With peer-to-peer interaction online laced with a culture and slang all its own, it’s easy for some cyberbullying to be camouflaged as everyday banter or “jk-ing,” aka, “just joking.” So, for starters, simply review your child’s social media pages. Be on the lookout for comments, posts, or shares your child passes off as funny, cool, or silly that may actually take a jab at another person.

 Remind your child that cyberbullying includes:

  •  Saying hurtful or intimidating things to someone online, through an email or via text.
  •  Using the Internet to ask people to vote on another person, such as “Is this person hot or not?” or “Would you go out with this person?”
  • Posting private photos, emails, texts, or private instant messages without the permission of another person.
  • Knowingly posting unflattering or embarrassing photos of another person along with negative comments (or joining in if another person does so first).
  • Spreading rumors or false information about another person online.
  • Calling names, racial slurs, or giving hurtful nicknames to people online.
  • Making any type of threat no matter how harmless you think it may be.

‘So what do I do now?’

If you find your child doing any of these things, it’s time to talk.

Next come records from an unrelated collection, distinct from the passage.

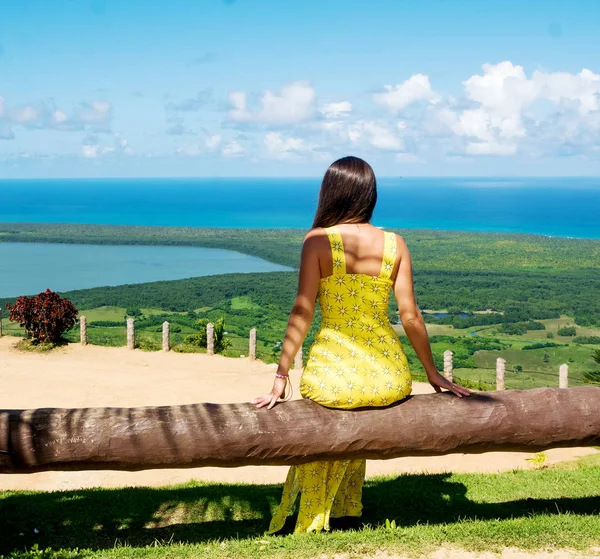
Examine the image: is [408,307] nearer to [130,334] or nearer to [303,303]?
[303,303]

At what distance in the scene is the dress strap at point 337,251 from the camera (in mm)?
3412

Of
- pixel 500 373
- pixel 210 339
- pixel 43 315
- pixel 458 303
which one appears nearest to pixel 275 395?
pixel 500 373

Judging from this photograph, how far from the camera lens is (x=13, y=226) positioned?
94.2 m

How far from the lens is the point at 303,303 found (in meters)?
3.44

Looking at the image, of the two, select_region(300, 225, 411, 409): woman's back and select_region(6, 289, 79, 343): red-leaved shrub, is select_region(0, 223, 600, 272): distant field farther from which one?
select_region(300, 225, 411, 409): woman's back

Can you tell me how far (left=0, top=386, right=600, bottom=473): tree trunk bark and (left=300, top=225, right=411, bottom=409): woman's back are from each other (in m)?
0.13

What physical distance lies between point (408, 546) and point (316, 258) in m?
1.62

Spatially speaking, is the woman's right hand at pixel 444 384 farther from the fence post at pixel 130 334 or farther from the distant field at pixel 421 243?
the distant field at pixel 421 243

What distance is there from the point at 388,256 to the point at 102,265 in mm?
59650

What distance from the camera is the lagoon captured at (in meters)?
50.6

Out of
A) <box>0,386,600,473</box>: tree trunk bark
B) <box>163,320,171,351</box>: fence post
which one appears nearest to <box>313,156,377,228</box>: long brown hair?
<box>0,386,600,473</box>: tree trunk bark

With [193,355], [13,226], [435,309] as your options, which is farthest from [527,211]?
[193,355]

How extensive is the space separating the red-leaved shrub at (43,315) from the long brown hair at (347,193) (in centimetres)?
1308

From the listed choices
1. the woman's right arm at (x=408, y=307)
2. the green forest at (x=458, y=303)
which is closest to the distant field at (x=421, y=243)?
the green forest at (x=458, y=303)
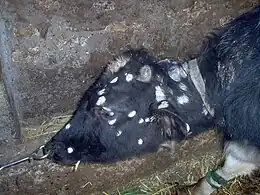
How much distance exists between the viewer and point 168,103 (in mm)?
4211

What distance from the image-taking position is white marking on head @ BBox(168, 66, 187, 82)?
429 centimetres

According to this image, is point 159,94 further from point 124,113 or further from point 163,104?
point 124,113

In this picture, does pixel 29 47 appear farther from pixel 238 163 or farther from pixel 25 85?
pixel 238 163

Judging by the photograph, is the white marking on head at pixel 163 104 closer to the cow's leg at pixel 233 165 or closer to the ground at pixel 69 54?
the cow's leg at pixel 233 165

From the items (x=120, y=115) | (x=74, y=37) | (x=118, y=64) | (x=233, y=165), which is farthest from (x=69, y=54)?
(x=233, y=165)

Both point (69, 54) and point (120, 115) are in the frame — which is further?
point (69, 54)

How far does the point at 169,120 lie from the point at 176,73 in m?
0.30

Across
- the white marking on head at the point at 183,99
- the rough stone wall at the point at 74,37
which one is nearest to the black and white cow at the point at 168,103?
the white marking on head at the point at 183,99

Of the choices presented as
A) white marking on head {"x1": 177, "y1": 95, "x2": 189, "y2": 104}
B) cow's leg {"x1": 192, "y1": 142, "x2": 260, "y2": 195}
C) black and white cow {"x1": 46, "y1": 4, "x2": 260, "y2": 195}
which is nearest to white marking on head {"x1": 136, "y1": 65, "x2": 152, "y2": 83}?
black and white cow {"x1": 46, "y1": 4, "x2": 260, "y2": 195}

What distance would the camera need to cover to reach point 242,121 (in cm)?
416

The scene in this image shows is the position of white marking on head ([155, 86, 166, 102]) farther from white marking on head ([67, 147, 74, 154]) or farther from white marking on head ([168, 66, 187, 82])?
white marking on head ([67, 147, 74, 154])

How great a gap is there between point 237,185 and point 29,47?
A: 1.71 metres

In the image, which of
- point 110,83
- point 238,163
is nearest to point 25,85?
point 110,83

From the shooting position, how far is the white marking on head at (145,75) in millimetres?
4168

Be careful not to over react, or shame him but do address the situation immediately. It’s likely if the behavior continues unchecked, another parent, school official, or even law enforcement could issue your child consequences before you do.

Sit down with your child one-on-one and begin the conversation without accusing. This is not a comment to be handled in passing. View this as a teaching opportunity, not a lecture. Remember: often times children simply don’t know what they don’t know. Not all cyberbullies are bad kids; they are simply kids who do not fully understand the impact of their online actions.

Be specific. Be prepared with references and specific examples of your child’s online comments and be clear on what is considered cyberbullying and why it is considered cyberbullying. Explain the difference between what is funny and what is cruel.

Stress the power of words and how hurtful words become when they are shared and multiplied online.

Teach compassion. Ask your child to put himself in the shoes of the other person. Ask him if someone directed the same post, photo or “joke” at him online how it he imagines it would him feel. If relevant, suggest your child make amends with the person they may have hurt by their online actions.

Get visual. Kids respond well to video (and often parents need to take a breath). Take a few minutes and watch a short YouTube video on cyber bullying together (we like this one) and discuss the possible short and long-term emotional impact of online gossip. If you have an hour or two, we also suggest the entire family (kids over 13) sit down together and watch the movie Cyberbully

Establish consequences. Every parent will handle the consequences of cyber bullying differently. This is a great opportunity to stress the responsibility of using digital devices and to reinstate the privilege of using a computer or cell phone based on your child’s online behavior.

Use discernment. It’s important to remember that the online culture teens create in their peer group can seem harmless to them but stand out as blatantly offensive to adults. Handle each situation with care and discernment so the conversation around digital responsibility remains open in your home.

Monitor and praise. Moving forward, monitor your child’s online behavior and while you enforce consequences be sure to recognize his online wins and his choices to be positive.